“For a long time I’ve loved movies whose ebbs and flows are driven by needle drops,” director Trey Edward Shults told MovieMaker in Los Angeles during the opening weekend of his third feature Waves, a stirring family drama with a musical soul. Because of Shults’ approach, the Waves soundtrack is unlike any other, and he broke it down for us track-by- track.
A music-hungry teen in high school, Shults gravitated to soundtrack-guided films like Dazed and Confused, American Graffiti, Boogie Nights, or Goodfellas.
“When the songs can feel honest to the world and the characters, not only do they move the movie rhythmically and musically, but they also works on another level to bring you closer to those characters and their world,” he added. For Waves, he assembled a long, emotionally resonant playlist and listened to it as he wrote each scene, following the order of the songs to build his affecting narrative.

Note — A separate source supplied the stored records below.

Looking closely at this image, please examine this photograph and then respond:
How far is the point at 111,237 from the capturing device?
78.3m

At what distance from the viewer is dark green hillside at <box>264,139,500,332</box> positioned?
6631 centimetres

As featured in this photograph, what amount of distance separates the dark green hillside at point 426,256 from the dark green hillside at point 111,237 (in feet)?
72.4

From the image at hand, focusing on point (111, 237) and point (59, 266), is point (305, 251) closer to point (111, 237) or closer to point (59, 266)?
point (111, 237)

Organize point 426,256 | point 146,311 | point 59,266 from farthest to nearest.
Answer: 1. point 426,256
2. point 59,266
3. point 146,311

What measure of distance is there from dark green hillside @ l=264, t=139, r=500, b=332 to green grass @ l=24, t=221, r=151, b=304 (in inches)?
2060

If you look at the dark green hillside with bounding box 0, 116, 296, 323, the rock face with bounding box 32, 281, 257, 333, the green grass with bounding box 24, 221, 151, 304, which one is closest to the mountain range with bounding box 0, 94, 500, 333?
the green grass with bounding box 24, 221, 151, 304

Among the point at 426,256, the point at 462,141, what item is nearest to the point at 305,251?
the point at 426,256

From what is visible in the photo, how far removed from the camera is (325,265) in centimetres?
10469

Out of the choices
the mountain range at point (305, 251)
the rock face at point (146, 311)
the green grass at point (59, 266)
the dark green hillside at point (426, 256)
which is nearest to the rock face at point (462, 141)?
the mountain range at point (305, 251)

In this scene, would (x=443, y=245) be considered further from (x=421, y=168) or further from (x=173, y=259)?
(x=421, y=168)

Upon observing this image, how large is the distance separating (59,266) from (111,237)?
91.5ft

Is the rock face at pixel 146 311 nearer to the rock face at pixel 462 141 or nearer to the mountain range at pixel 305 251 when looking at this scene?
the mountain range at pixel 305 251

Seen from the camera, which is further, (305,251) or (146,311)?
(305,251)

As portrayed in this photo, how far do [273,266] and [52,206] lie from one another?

What resulted from this sensorial process was an unorthodox screenplay that had music embedded into it, with buttons for the tracks to play. (It also had different font sizes, color descriptions, aspect ratio references, and explanations for how the camera would navigate the spaces.) These elements, says Shults, were in place to capture the sprit of the film in the Waves screenplay, “make it read viscerally,” and give the reader a sense of how the cinematic experience would feel.
“Every song was so important. I just wanted to do them justice and hopefully the artist would be proud to have it in there,” notes Shults, who wrote letters to performers, and sometimes even cuts or scenes synched to music, with the purpose of obtaining the rights for the three dozen songs featured in his script. Going with similar or alternative options would have wrecked havoc on his painstakingly curated collection of tunes and the entire production, given how much he interwove his story and music for Waves.
“A story is being told from track to track if you lay them out in order with the arc of the film,” he explained.